Long-Term Vision Extends Beyond Initial Platform to Potential Public Market Exit
While the immediate focus centers on portfolio assembly and operational value creation, both Sagard and CDPQ acknowledge that successful execution could ultimately support a public market exit through REIT formation or strategic sale to an existing publicly traded industrial landlord. Several public REITs have expressed interest in diversifying beyond traditional warehouse holdings into adjacent property types, and outdoor storage could provide attractive growth avenues for investors seeking alternatives to increasingly competitive conventional industrial acquisitions.
However, such outcomes remain speculative and contingent on demonstrating sustained operating performance, establishing institutional-quality management infrastructure, and achieving sufficient portfolio scale to support public market liquidity requirements. More immediately, the platform will focus on building a track record that validates the outdoor storage investment thesis and positions the strategy for follow-on capital raising from both existing and new limited partners.

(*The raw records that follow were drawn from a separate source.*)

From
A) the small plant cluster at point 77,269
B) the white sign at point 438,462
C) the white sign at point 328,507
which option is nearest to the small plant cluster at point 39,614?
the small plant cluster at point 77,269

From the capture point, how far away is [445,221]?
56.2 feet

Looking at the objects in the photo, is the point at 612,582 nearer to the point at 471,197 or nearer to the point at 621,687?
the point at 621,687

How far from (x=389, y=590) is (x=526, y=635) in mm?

The announcement represents a significant milestone in outdoor storage's evolution from overlooked subsector to institutionally recognized asset class, and positions Sagard and CDPQ as first movers in what may become a substantial new category within industrial real estate investing. Whether the platform ultimately achieves its ambitious return targets will depend on execution capabilities, market timing, and the durability of logistics demand trends that have reshaped the sector over recent years.
For now, the joint venture signals growing institutional conviction that last-mile logistics infrastructure extends beyond enclosed warehouses to encompass the full range of physical assets required to support modern supply chains—including the outdoor storage facilities that have quietly become essential components of urban logistics networks across North America.